京市四合院里,皇甫婉儿跪在佛堂里。手上拿着一串佛珠,口中不断念念有词。
“下辈子不要再找我们这种父母。”
门外突然响起一阵敲门声,皇甫婉儿淡淡的说了一句进。只见之前和她在一起长相清秀的男人,神情不自然道:“他交代了,这辈子恐怕只能在牢里。”
佛堂里的檀香静静燃烧,烟气袅袅往上飘。
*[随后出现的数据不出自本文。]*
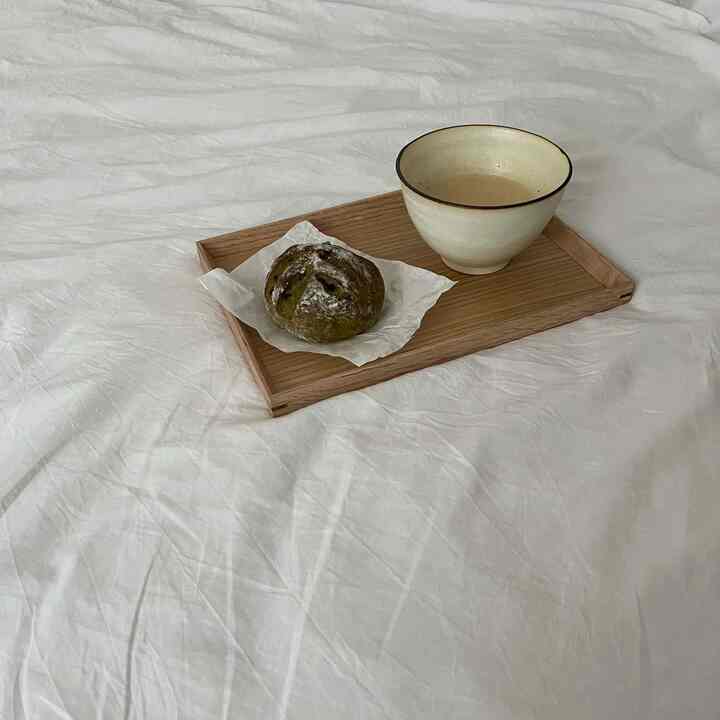 nampan kayu tanpa  Tidur #シーツ #トレー #無印良品 #ホワイトインテリア #ナチュラルインテリア #海外インテリア #和風インテリア #シンプルインテリア {8 # Tinggal sendiri} #一人暮らしインテリア #ワンルーム #ワンルームインテリア #interior #room #home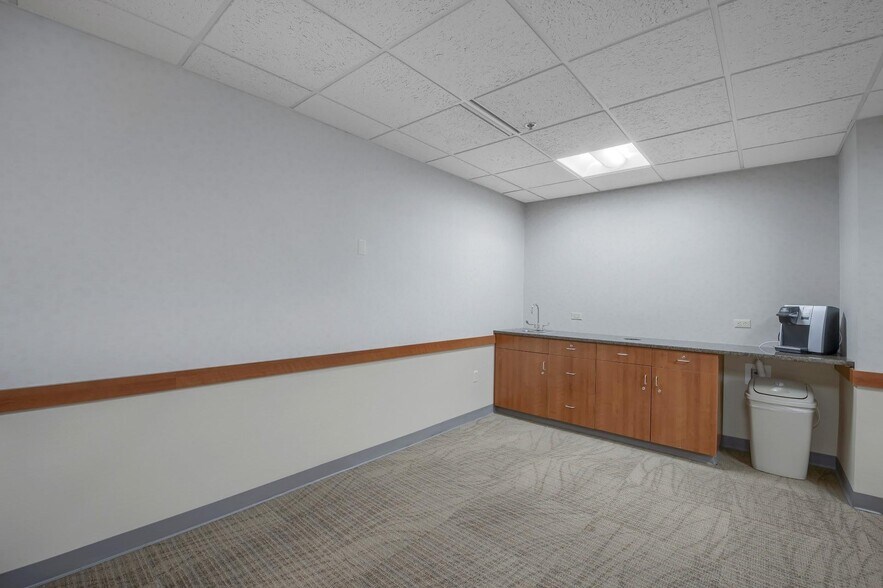 More Photos Of 21 Laurel Ave, Cornwall Medical For Lease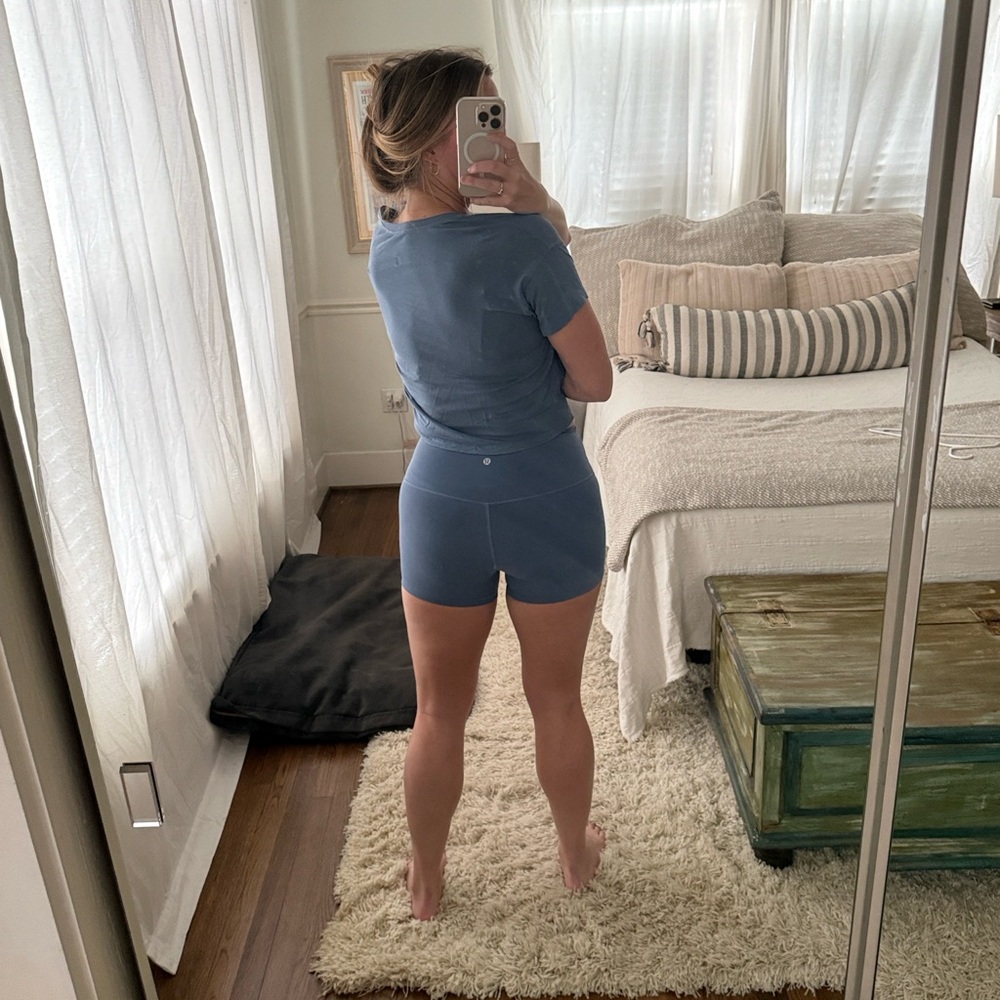 Lululemon Ultralight Waist-Length T-Shirt - Oasis Blue - Size 8 - Picture 4 of 5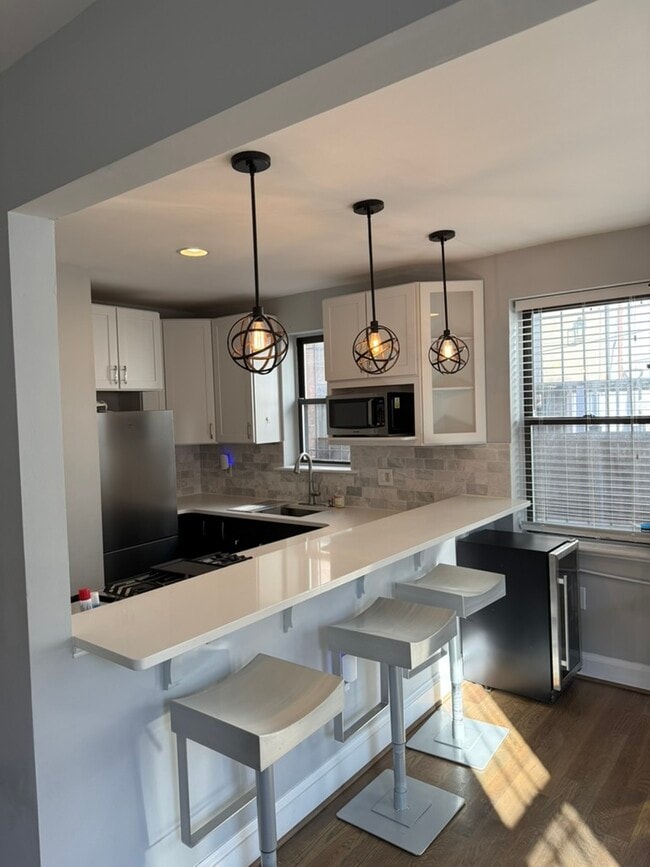 Foto del edificio - 661 Morris Pl NE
却散不去满室沉郁,皇甫婉儿指尖无意识地摩挲着佛珠。颗颗冰凉,硌得指腹发疼。
“一辈子在牢里?”
皇甫婉儿低声重复了一句,嘴角勾起一抹极冷的弧度:“这算什么报应。”
男人愣了一下,没明白她的意思。
皇甫婉儿站起身,走到佛龛前。抬手拂去了那一炷即将燃尽的香灰,她看着面前含笑慈悲的佛像。突然笑了,笑声里带着几分通透的凉薄。
“我要的从来不是他身败名裂,锒铛入狱。”皇甫婉儿指尖轻轻摩挲着冰冷的佛龛边缘,眼神望向窗外沉沉的夜色。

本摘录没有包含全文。